Which is better out of Cardio vs Weights is a long running debate in the fitness community. In fact, a Google search for the topic brings back hundreds of results, all with different opinions.
Some people argue that cardio brings better benefits because it burns more calories. Some people argue that weight lifting classes burn more calories because of the endurance required to even lift weights.
Whether one is better than the other is by the by. This blog will tell you the benefits of weight training in comparison to cardio so that you can mix both elements into your workout routines without getting into the debate of which one reigns supreme!
Weight training not only boosts metabolism but it also boosts your resting metabolism, that is the calories you burn while you’re feet up on the sofa watching TV.
Because weight training increases your lean muscle mass, it leads to a higher metabolic rate which leads to calorie burn.
Thanks to that muscle mass increase and the energy needed for the subsequent repair and strengthening, the metabolic burn keeps going for most of the day leading to a much more sustained calorie burn.
To prove this, one study measured lifting participants resting metabolisms across 24 weeks of weight training workouts.
In the men, their weight training routines resulted in a 9% increase in their resting metabolisms. In women the effects were slightly smaller, but still produced an increase of around 4%.
Yes, while it might sound obvious building muscle is a benefit of anybody’s workout routine. Strong, healthy muscles help improve our strength, energy levels, mobility, and overall health including aiding our cardiovascular health and circulation.
In weight training this process is sped up because of the resistance placed on your muscles. More resistance means your muscle tissue is broken down quicker and the body’s response is one of instantaneous clean up and repair, which grows and strengthens the muscle.
This is another reason why weight training is often suggested as a rehabilitation exercise for serious injury, and also why it is recommended for over forties.
When we hit 40 years of age our muscles lose elasticity and become rigid, resulting in us losing muscle and becoming weaker. Strength training can aid this and help keep us healthy in later age.
A benefit to weight lifting that is often overlooked is its ability to help increase bone density, which has bearings on the strength of our bones.
Weight training exercises with added resistance help aid bone health and prevent breaks, fractures and even conditions like osteoporosis.
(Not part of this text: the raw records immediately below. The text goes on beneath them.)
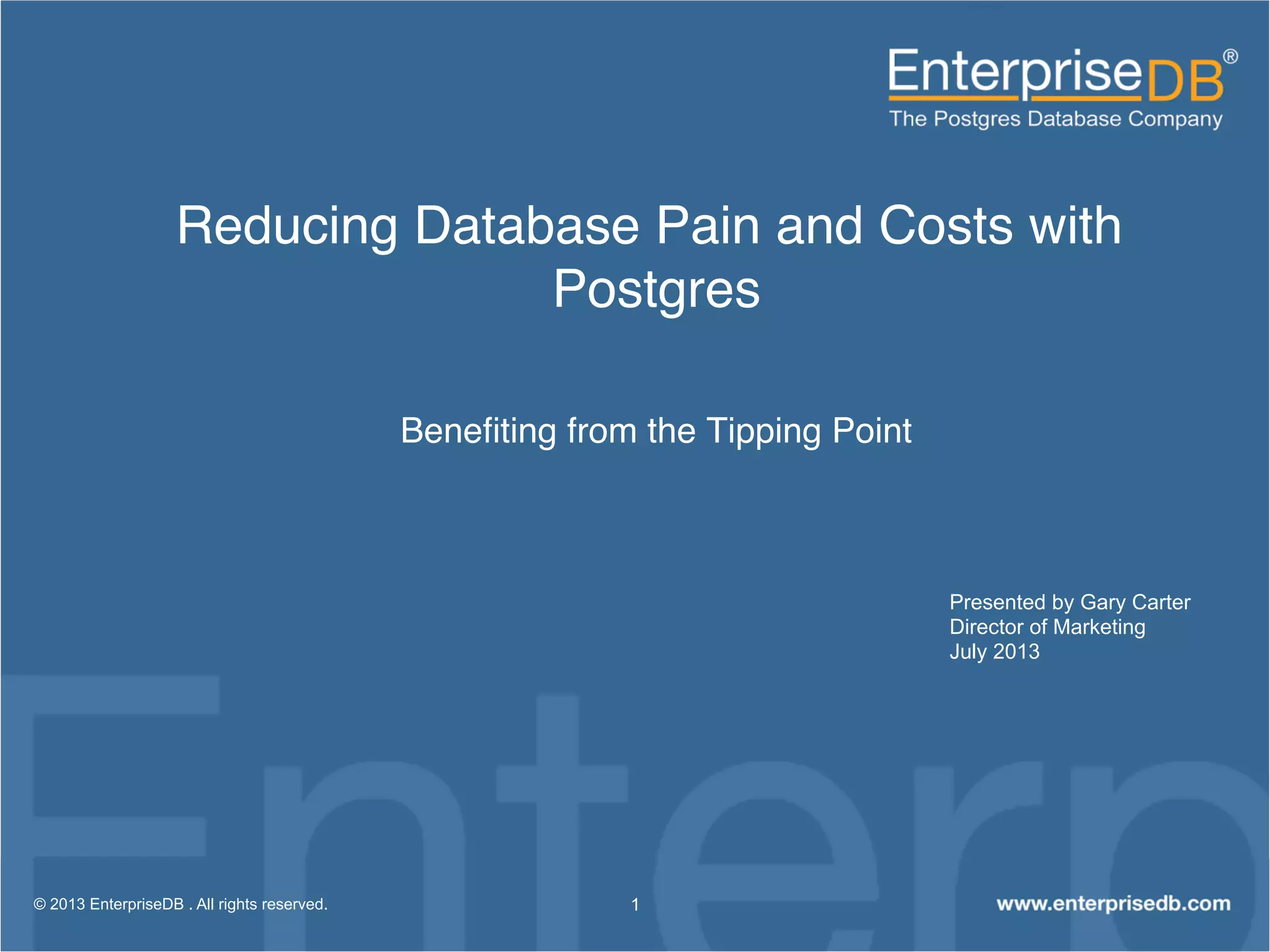 EnterpriseDB®
The Postgres Database Company

Reducing Database Pain and Costs with Postgres

Benefiting from the Tipping Point

Presented by Gary Carter
Director of Marketing
July 2013

Enterp

© 2013 EnterpriseDB . All rights reserved.

1

www.enterprisedb.com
This is especially important for those of us who have sedentary jobs. Sitting at a desk all day negatively affects bone health simply because they’re failing to get stronger by not having to regularly support our weights.
Plus this resistance found in weight training helps our joints by exercising them, additionally reducing the risk of injuries to our knees and shoulders, and helping to ward off conditions such as arthritis.
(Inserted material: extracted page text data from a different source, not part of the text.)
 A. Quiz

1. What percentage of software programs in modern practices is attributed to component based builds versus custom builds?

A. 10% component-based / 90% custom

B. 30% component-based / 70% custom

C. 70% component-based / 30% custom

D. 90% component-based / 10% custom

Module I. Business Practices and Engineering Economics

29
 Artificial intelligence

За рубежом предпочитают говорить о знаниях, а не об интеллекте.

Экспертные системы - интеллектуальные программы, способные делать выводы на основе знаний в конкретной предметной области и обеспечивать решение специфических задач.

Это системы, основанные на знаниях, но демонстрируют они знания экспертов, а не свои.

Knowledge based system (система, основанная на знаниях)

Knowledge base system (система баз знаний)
Everyone knows that any form of exercise releases endorphins which help to boost our mood, making us feel happier, lighter and more relaxed.
It’s no surprise that weight training helps to relieve stress tenfold because of the feeling of satisfaction we get when we can suddenly lift a super heavy weight that we couldn’t before.
It’s even been backed up by scientific evidence. Across a two week period the International Journal of Sports Medicine discovered decreased cortisol levels in those undertaking weight training programs.
A large part of weight training is its focus on the correct form and posture. Without a correct form, your ability to perform certain exercises is severely limited and you could end up injuring yourself.
Lifting weights predominantly requires muscles from your back, shoulders and core. These are all muscle types that are crucial to aiding the correct posture and preventing lower or upper back pain.
By lifting weights and learning to correct your form, you strengthen these muscles which in turn helps us stand up straighter, stopping us from slouching and potentially stooping in later life.